U.S. trucking giant YRC Worldwide said on Thursday it averted bankruptcy by successfully negotiating a critical debt-for-equity exchange that wipes out $470 million in debt and gives the struggling company access to needed credit as it restructures.
This doesn't guarantee them survival but it gives them a shot, said Dahlman Rose analyst Jason Seidl. They are still in a very difficult situation.
The deal will give noteholders 94 percent of the equity in YRC, news that sent shares down to all-time low of 80 cents early Thursday.
We do not believe there is equity value that remains in the company, supporting our $0 price target, said Baird U.S. Equity Research analyst Jon Langenfeld in a note to investors.
YRC said Thursday that holders of 88 percent of the company's outstanding notes had agreed to the swap, including 70 percent of YRC's 8-1/2 percent notes. It was that group of noteholders who had been holding up the exchange, and who have been publicly pressured in recent days by the company's union to agree to the deal.
On Wednesday, YRC had warned that if enough noteholders did not agree to the swap it might need to file for bankruptcy.
The diminished fears over a near-term bankruptcy filing triggered brisk options action in YRC January $1 puts Thursday.
YRC shares at mid-morning were off 14 percent at 85 cents. YRC rivals, including Arkansas Best Corp , Con-way Inc , and Old Dominion Freight Line fell more than 8 percent on the news of fresh life for YRC.

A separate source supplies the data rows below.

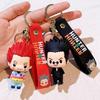 Anime HUNTER X HUNTER Figure Keychain Silicone GON·FREECSS Doll Pendent Keyring Car Key Holder Accessories Jewelry Kids Toy Gift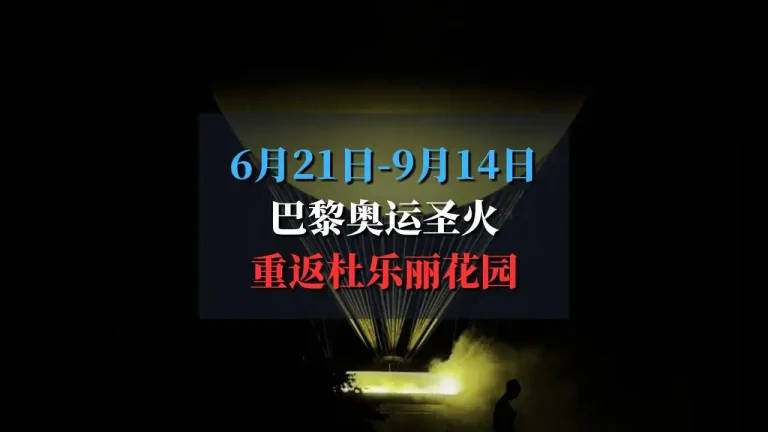 奥运圣火重返杜乐丽公园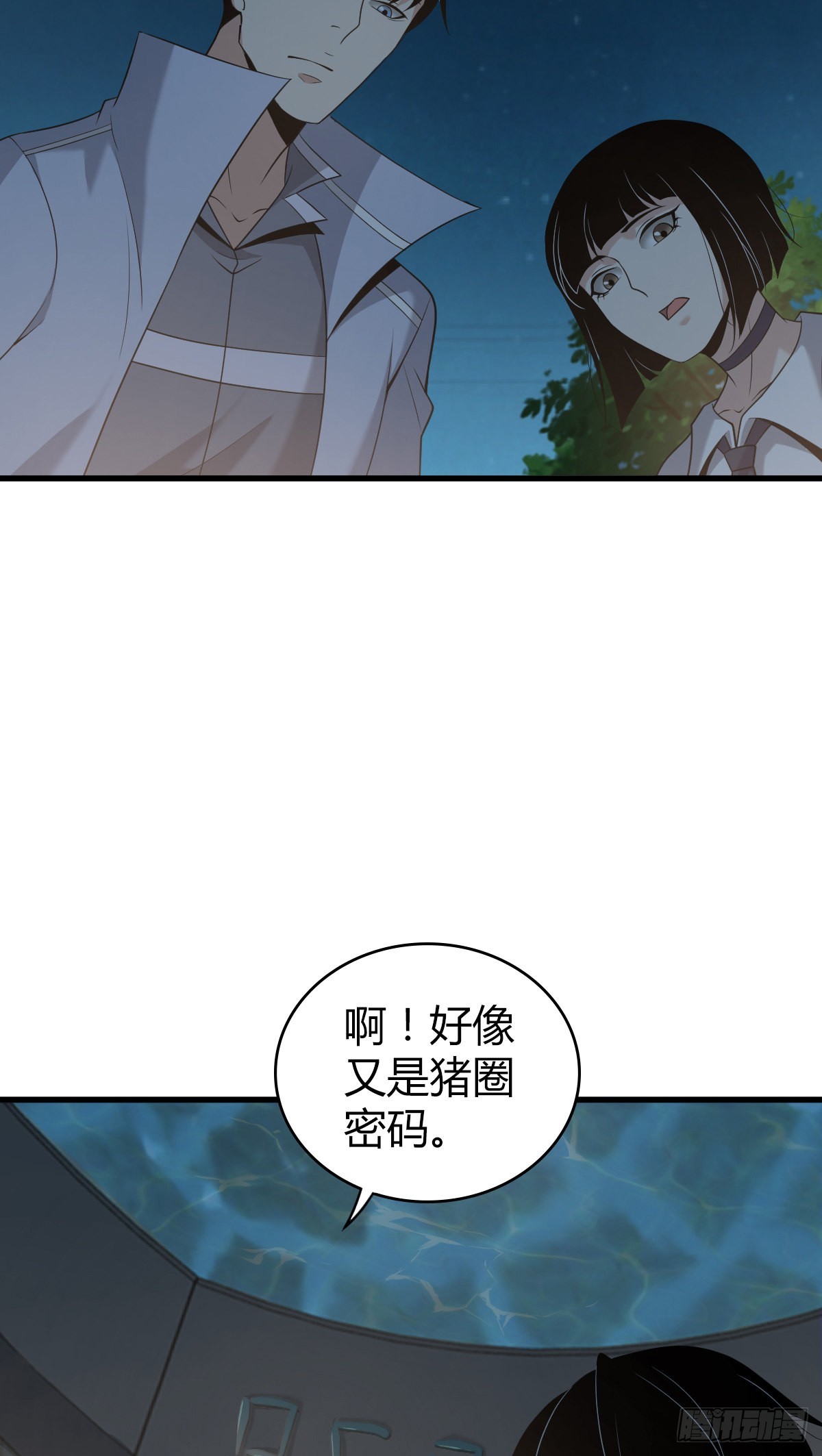 第 79 页
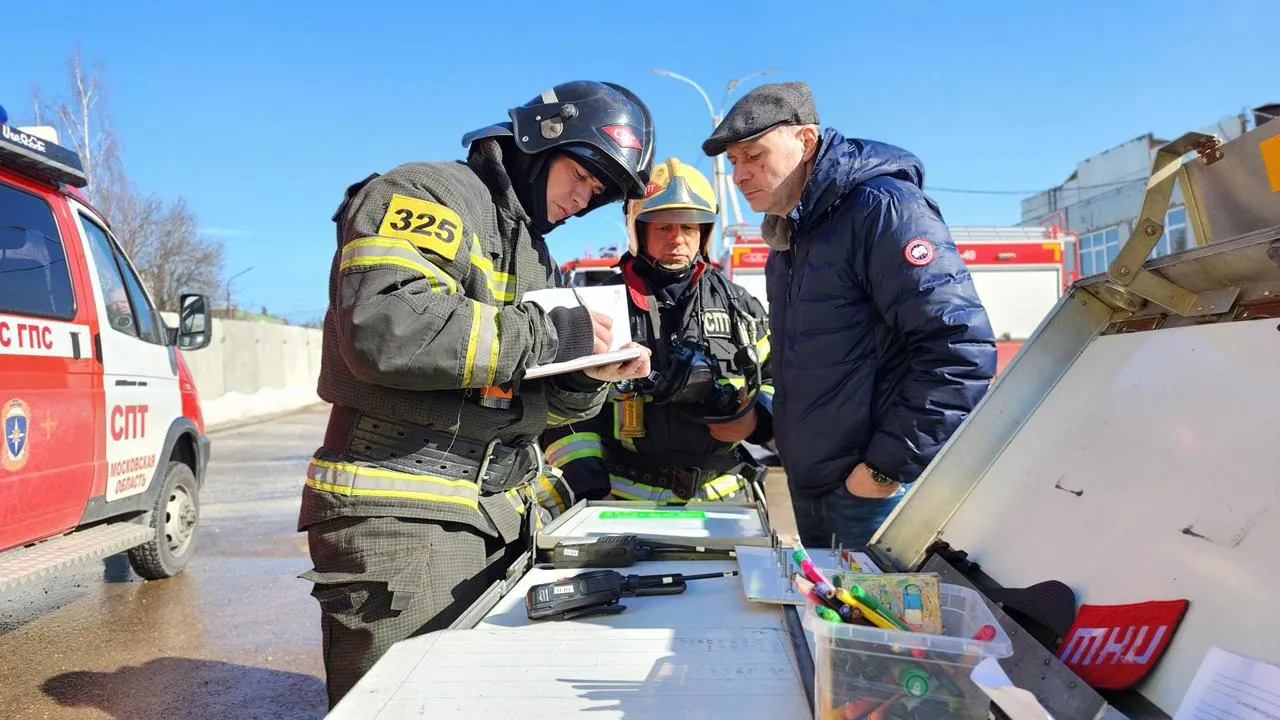 МедиаБанк Подмосковья/Екатерина Данилина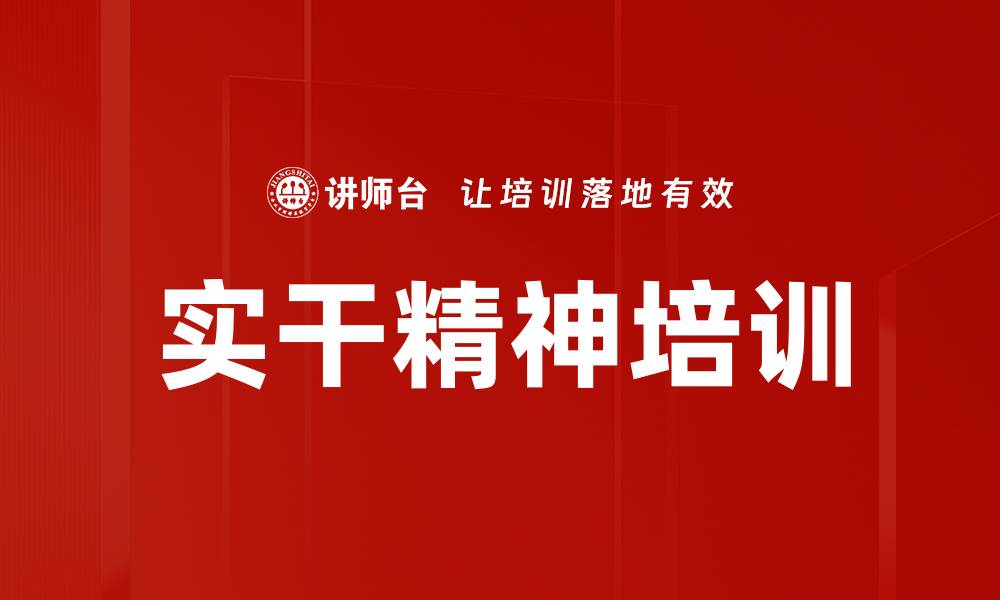 文章实干精神培训的缩略图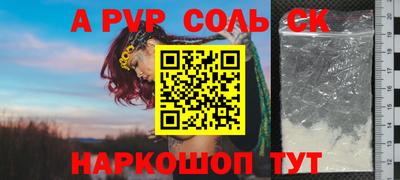 тгк Бугуруслан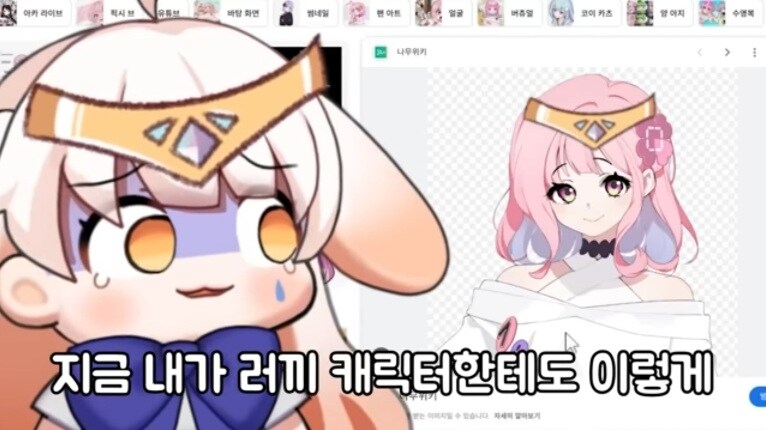 버튜버) 에르핀 왕관을 러끼에게 뒤집어 씌운 라디유.mp4_50.jpg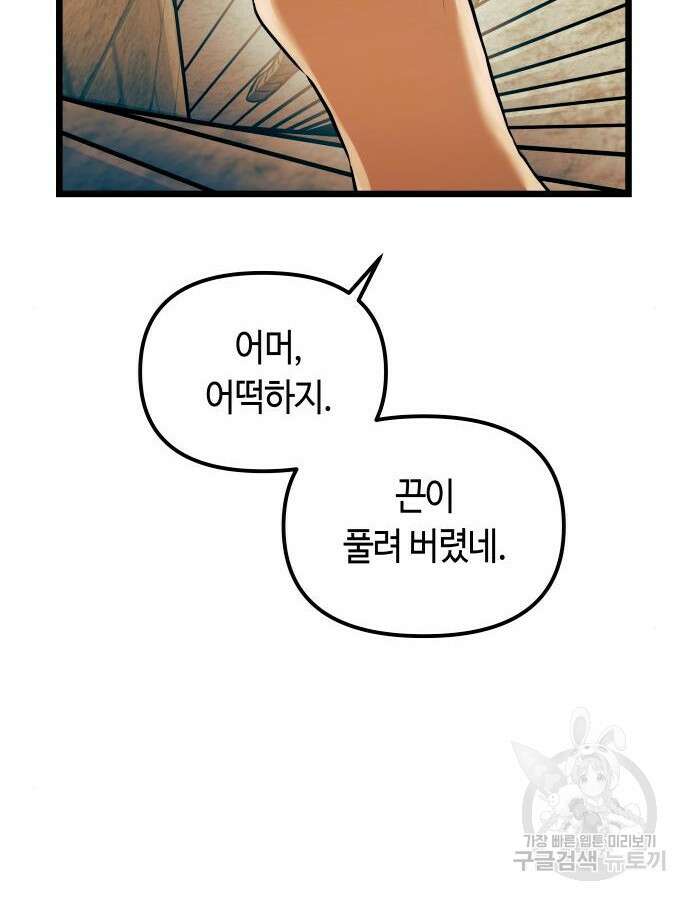 투신전생기 93화 68
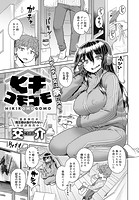 ヒキコモゴモのイメージ画像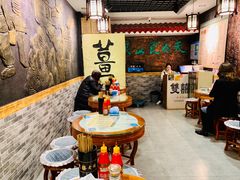 -双喜老铺(人民广场店)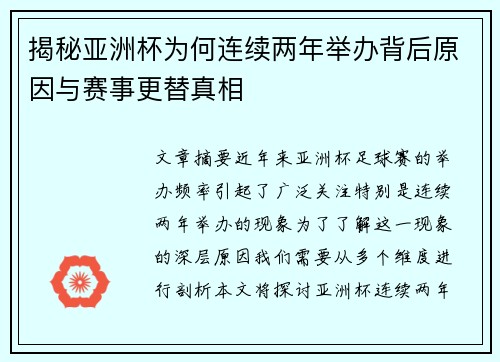 揭秘亚洲杯为何连续两年举办背后原因与赛事更替真相 揭秘亚洲杯为何连续两年举办背后原因与赛事更替真相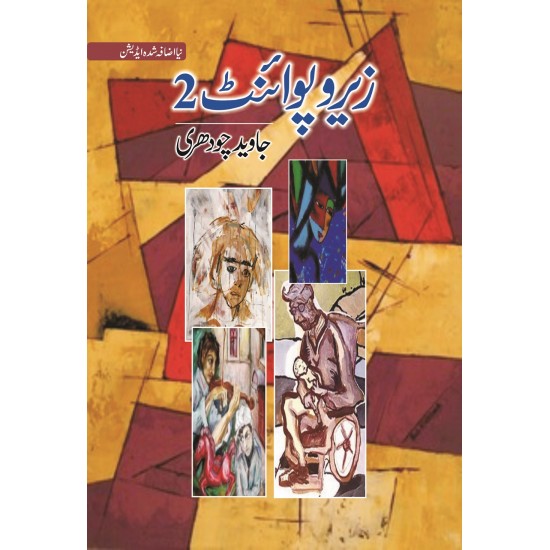 Zero Point - Part 2 - زیرو پوائنٹ Zero Point - Part 2 - زیرو پوائنٹ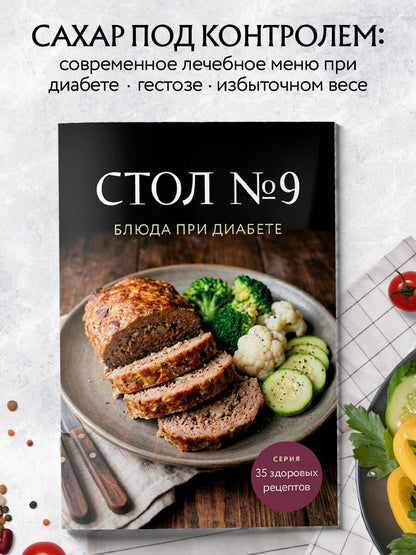 Стол №9. Блюда при диабете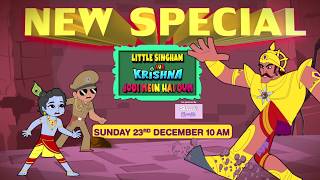 Official Motion Poster  Little Singham Chala London New Blockbuster Movie [upl. by Eendys509]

YRC has been working to restructure for over a year and hinged much of its hopes on relieving itself of $536.8 million owed to its bondholders. The successful exchange of $470 million in notes leaves YRC still facing more than $66 million it will need to come up with to make remaining noteholders whole.
But the debt relief is enough to appease anxious lenders and give the company more time to restructure.
The success of this note exchange marks a major turning point for YRC Worldwide, said YRC CEO Bill Zollars in a statement. With our significantly restructured balance sheet and enhanced liquidity, we will move forward from a more solid financial foundation.
Under the terms of the swap, YRC said it will issue to tendering noteholders approximately 37 million shares of common stock and 4.346 million shares of Class A convertible preferred stock which, together on an as-if converted basis, will represent approximately 94 percent of the company's total issued and outstanding common stock.
YRC said it will now be able to defer $19 million of fourth-quarter lender interest and fees, and will have access to $159.8 million in revolver reserves. As well, YRC said it expects to defer additional lender interest and fees of $20 to $25 million per quarter during 2010.
While analysts welcomed the news, they warned that the company is still not on solid footing, and faces many challenges, including recovering customers who fled to lower-priced, more stable competitors, and stemming a cash bleed.
YRC may have dodged the bullet in the short term but longer term, uncertainty remains over the fate of the company, said WhatsTrading.com option strategist Frederic Ruffy.
YRC, which is the largest U.S. trucking firm handling smaller, or less-than-truckload shipments, has laid off thousands of workers and cut deals with labor and lenders over the last year trying to survive a downturn in the economy and a heavy debt load tied to a string of acquisitions.